Copy the Anti-Flag article from "A few weeks" down to "many other things.", swapping "podcast" for "show".

* [DOCUMENT TEXT]:
_ _ _ _ _

A few weeks ago, Chris 2 of passionate Pittsburgh punks Anti-Flag stopped by to appear on the Cautionary Tales podcast. Although the program focuses on how bands endure or flame out over certain aspects of the music industry, Chris flipped the script on us and informed us about how great Anti-Flag’s tenure on BMG/RCA was a downright joy, allowing them to donate money to causes and retaining the vinyl rights to their recordings amongst many other things.

READ MORE: How Geoff Rickly bummed out My Chem—and vice versa

But before they teamed up with RCA, they had to tell some label presidents where to go—namely Fat Mike of Fat Wreck Chords and (wait for it) Jimmy Iovine of Interscope.

Anti-Flag’s first stint on the Vans Warped Tour in 2000 had them on a bill featuring at various junctures, with Green Day, NOFX, Weezer and many other bands, “a really big deal,” as Chris explains it. “We were having some of the better shows of our lives at that time.

“I think we were one of the first bands to ever tell Mike no,” he remembers, recalling Fat Mike’s early overtures to Anti-Flag. “He said, ‘I want to put you on [Fat subsidiary] Honest Don’s,’ and we said, ‘No, we want to be on Fat.’ He said, ‘You’re not ready for Fat.’ And we said, ‘Go fuck yourself.’” [Laughs.] Anti-Flag ended up selling 200,000 copies of their second album, 1999’s A New Kind Of Army on the Go-Kart label, and weren’t slighted by Mike’s stance one bit.

_ _ _ _ _

* [DATA SECTION]:
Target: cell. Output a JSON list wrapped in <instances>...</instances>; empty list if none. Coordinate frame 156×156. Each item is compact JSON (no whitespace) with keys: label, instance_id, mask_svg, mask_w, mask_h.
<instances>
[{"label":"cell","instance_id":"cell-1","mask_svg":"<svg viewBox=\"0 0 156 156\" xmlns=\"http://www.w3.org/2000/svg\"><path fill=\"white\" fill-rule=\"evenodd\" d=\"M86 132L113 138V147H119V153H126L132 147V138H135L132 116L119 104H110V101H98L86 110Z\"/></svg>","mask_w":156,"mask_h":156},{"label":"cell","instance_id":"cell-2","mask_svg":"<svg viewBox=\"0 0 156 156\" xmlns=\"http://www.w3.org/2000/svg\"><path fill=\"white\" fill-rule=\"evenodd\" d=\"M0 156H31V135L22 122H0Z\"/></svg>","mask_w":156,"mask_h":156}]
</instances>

_ _ _ _ _

* [RESPONSE TO THIS TASK]:
A few weeks ago, Chris 2 of passionate Pittsburgh punks Anti-Flag stopped by to appear on the Cautionary Tales show. Although the program focuses on how bands endure or flame out over certain aspects of the music industry, Chris flipped the script on us and informed us about how great Anti-Flag’s tenure on BMG/RCA was a downright joy, allowing them to donate money to causes and retaining the vinyl rights to their recordings amongst many other things.